TEXTO DE ORIGEM:
Operação Sem Desconto volta a ganhar manchete com uma nova fase da PF e da CGU, que mira descontos indevidos em aposentadorias e pensões pagas pelo INSS. A ação envolve 31 mandados de busca e apreensão e 8 medidas cautelares de monitoramento eletrônico, ocorrendo em Pernambuco, São Paulo, Paraíba e no Distrito Federal.
A investigação aponta que descontos não autorizados de mensalidades de entidades associativas teriam alcançado cerca de R$ 6,3 bilhões entre 2019 e 2024. Ao todo, são alvos apontados, com atuação de organizações criminosas vinculadas a fraudes em benefícios previdenciários. A operação mobilizou cerca de 700 policiais federais e 80 servidores da CGU, cumprindo mais de 200 mandados de busca e apreensão e ordens de bloqueio de bens que superam R$ 1 bilhão. Também há seis mandados de prisão temporária.
As equipes atuam para aprofundar as apurações sobre crimes contra a administração pública, entre eles organização criminosa, estelionato previdenciário, ocultação de bens e dilapidação patrimonial.
A ação é a continuidade da Operação Sem Desconto, deflagrada originalmente em abril de 2025, que já apontou irregularidades envolvendo descontos em benefícios previdenciários, especialmente aposentadorias e pensões pagas pelo INSS. Os desvios investigados somam bilhões de reais, afetando a vida de aposentados e pensionistas e motivando medidas de fiscalização mais rigorosas.
Autoridades ressaltam que a investigação permanece em curso, com o objetivo de devolver recursos aos cofres públicos, responsabilizar gestores e trabalhadores envolvidos, e ampliar o controle sobre entidades que atuam com benefícios sociais. A sociedade pode acompanhar os desdobramentos nas próximas semanas, enquanto a PF e a CGU trabalham para desmantelar redes de fraude.

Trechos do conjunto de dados
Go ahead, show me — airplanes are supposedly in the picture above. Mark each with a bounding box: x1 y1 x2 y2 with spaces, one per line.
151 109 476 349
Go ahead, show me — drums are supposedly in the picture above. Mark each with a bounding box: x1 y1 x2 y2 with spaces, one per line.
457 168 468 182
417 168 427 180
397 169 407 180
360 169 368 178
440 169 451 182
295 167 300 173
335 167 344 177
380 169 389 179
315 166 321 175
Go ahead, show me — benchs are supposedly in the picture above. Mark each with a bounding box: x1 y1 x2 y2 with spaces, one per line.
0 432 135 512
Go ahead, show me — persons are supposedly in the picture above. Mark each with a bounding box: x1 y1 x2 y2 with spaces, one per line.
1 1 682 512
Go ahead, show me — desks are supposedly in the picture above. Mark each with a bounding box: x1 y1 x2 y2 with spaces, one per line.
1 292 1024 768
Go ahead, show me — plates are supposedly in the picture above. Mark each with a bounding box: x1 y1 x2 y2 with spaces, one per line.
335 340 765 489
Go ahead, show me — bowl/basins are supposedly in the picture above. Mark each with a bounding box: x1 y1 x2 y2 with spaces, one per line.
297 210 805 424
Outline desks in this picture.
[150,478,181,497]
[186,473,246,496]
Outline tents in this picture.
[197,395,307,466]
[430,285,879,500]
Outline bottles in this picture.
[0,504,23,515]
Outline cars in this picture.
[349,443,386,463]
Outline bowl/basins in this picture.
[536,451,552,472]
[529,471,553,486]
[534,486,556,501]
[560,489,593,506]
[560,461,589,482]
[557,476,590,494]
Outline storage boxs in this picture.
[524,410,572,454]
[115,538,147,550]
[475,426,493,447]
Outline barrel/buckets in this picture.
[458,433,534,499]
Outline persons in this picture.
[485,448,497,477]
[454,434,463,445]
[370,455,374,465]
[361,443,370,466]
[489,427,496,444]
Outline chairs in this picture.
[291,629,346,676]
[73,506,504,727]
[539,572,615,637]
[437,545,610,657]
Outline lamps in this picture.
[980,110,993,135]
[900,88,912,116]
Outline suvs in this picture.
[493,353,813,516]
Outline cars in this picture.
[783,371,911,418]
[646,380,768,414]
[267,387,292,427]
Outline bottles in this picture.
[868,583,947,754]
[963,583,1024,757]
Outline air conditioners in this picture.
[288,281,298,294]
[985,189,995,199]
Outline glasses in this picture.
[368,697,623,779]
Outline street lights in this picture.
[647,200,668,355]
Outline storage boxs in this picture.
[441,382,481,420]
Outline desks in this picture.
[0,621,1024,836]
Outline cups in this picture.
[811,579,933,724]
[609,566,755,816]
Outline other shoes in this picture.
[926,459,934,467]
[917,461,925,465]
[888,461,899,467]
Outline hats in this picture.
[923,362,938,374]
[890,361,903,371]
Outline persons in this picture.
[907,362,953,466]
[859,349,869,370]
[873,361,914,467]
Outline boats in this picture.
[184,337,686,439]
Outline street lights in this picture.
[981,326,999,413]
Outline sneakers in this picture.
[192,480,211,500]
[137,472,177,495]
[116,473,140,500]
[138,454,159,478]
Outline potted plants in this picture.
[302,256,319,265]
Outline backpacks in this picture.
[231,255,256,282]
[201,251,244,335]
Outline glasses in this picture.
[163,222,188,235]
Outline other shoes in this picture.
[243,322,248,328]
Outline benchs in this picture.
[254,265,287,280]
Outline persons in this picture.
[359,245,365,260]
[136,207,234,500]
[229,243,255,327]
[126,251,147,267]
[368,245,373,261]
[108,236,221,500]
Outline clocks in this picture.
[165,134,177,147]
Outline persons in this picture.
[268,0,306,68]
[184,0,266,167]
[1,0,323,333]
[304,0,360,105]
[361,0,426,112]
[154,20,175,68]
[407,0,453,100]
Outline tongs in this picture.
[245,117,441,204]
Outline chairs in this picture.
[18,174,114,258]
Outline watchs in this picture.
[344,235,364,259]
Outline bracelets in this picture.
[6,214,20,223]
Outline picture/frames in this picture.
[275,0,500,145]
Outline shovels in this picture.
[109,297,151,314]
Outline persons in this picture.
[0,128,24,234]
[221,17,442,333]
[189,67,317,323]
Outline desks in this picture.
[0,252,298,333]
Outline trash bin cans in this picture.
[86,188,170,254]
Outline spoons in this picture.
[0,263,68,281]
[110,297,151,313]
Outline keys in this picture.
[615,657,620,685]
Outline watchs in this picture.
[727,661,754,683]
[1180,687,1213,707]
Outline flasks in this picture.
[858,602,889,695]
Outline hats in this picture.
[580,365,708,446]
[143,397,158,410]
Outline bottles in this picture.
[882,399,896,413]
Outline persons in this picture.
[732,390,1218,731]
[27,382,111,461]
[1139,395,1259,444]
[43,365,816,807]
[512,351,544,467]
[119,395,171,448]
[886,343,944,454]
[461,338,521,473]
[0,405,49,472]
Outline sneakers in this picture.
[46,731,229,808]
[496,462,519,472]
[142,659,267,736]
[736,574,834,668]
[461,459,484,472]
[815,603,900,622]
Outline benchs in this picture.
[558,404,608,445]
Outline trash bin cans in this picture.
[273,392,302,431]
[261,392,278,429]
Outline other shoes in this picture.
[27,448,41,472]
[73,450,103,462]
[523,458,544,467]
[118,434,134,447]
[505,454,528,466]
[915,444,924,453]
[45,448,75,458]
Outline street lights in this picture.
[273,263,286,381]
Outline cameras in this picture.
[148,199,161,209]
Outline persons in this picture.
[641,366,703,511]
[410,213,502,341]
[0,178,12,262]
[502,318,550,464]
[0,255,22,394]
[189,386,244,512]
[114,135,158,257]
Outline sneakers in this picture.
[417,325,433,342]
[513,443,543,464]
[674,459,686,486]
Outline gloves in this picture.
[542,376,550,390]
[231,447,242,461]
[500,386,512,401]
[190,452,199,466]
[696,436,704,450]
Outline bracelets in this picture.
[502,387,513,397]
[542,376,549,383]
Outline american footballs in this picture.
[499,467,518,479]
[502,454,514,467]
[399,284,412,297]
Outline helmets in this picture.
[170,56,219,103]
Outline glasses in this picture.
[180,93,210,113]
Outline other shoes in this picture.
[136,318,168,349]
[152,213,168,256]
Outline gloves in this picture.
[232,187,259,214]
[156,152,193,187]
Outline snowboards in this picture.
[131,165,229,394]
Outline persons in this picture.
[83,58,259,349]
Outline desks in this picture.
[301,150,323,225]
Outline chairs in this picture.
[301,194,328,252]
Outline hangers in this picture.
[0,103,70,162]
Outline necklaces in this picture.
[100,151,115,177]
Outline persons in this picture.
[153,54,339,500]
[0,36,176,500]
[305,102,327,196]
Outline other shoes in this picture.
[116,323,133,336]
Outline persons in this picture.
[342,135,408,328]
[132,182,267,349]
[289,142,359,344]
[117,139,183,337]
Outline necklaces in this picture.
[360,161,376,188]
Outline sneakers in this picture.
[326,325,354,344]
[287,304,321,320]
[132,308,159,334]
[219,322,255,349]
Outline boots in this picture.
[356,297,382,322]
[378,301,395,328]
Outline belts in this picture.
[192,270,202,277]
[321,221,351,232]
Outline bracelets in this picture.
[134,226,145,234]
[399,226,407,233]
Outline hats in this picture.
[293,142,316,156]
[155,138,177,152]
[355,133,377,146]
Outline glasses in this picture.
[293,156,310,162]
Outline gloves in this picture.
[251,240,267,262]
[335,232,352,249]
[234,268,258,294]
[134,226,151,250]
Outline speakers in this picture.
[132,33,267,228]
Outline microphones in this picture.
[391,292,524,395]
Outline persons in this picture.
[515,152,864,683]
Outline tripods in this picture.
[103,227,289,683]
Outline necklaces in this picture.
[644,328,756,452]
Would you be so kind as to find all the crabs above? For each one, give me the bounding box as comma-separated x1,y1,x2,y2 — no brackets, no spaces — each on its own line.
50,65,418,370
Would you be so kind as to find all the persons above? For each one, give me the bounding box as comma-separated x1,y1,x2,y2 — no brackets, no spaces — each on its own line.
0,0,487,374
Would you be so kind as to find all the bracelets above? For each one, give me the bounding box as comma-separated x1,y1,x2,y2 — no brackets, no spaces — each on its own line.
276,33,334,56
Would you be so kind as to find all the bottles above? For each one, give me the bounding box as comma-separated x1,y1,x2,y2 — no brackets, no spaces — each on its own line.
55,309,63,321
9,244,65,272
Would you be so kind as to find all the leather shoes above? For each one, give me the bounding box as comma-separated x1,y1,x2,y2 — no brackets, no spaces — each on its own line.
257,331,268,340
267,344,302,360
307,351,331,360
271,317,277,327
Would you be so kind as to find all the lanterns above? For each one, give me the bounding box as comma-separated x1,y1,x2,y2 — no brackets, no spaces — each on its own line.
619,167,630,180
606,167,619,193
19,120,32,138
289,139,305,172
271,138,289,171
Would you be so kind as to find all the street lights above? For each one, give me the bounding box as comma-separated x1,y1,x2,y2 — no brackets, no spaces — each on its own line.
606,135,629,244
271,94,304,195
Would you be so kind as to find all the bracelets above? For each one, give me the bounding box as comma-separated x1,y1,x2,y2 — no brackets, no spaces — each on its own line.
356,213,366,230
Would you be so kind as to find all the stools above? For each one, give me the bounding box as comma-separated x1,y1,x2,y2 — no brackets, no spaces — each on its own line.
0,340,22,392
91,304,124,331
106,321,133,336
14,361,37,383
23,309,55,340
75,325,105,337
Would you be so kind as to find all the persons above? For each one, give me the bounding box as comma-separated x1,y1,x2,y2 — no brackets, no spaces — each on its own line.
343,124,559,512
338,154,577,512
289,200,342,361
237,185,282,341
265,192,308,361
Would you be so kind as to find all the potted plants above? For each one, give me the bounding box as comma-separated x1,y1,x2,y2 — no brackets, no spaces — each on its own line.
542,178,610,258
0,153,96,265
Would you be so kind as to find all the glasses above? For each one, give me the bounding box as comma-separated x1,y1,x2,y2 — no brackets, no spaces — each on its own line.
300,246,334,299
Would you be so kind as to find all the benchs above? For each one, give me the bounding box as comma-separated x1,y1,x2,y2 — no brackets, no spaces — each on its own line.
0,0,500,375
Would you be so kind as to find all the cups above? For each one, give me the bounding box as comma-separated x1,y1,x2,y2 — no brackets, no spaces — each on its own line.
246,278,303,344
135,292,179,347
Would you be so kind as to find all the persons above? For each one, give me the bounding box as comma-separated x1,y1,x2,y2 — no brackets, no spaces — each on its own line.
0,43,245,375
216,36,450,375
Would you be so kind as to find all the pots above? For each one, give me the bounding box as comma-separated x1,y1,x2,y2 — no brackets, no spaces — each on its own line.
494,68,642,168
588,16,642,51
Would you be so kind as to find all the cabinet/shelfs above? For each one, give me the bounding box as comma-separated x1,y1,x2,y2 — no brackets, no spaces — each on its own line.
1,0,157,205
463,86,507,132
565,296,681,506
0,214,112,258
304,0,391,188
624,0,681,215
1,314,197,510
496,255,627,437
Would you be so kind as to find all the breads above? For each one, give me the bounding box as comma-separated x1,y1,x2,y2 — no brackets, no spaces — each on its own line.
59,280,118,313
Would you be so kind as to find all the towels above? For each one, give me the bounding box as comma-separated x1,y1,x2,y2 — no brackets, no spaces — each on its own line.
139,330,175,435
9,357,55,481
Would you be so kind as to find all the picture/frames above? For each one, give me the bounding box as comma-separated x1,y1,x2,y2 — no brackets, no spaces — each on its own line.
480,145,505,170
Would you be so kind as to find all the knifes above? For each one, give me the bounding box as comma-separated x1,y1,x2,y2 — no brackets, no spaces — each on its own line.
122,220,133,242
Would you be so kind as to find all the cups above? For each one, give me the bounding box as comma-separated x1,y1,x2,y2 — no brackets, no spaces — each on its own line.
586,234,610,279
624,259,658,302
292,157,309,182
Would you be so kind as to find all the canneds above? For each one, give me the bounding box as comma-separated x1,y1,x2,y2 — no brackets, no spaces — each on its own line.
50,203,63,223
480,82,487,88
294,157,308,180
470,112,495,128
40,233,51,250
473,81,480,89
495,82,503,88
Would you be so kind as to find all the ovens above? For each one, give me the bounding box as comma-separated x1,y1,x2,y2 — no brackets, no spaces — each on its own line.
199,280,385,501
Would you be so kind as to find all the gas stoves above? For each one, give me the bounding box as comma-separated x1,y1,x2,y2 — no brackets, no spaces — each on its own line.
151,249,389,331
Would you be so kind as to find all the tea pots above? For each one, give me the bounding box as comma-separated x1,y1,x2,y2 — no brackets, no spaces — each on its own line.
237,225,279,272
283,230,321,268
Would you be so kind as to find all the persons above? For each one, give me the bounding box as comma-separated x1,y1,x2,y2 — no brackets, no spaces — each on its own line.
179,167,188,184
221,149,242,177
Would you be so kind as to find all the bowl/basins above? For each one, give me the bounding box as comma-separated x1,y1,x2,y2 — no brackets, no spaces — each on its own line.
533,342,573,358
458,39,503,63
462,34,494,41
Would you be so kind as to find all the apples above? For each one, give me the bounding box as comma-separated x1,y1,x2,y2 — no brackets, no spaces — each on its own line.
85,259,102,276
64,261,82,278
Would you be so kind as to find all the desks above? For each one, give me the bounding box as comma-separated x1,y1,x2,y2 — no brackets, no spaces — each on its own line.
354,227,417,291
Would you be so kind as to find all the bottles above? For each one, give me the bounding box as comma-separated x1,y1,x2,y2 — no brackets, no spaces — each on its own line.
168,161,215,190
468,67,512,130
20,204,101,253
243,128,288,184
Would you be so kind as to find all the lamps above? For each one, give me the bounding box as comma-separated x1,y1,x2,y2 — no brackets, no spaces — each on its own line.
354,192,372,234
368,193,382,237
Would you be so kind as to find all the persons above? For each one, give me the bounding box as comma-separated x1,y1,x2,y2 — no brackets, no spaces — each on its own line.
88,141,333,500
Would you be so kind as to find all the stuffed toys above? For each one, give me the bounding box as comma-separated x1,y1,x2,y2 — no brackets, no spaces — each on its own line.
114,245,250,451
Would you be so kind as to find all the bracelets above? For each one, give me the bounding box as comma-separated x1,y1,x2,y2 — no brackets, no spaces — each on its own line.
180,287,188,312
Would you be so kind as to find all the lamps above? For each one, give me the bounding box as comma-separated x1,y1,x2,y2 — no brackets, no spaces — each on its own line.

O QUE FAZER:
Responda com base na notícia sobre a Operação Sem Desconto:
(a) Em quais estados e unidades da federação a nova fase acontece?
(b) Em que mês e ano a operação foi deflagrada originalmente?
(c) Quantos servidores da CGU a operação mobilizou?

RESPOSTA:
(a) Pernambuco, São Paulo, Paraíba e Distrito Federal.
(b) Abril de 2025.
(c) Cerca de 80 servidores.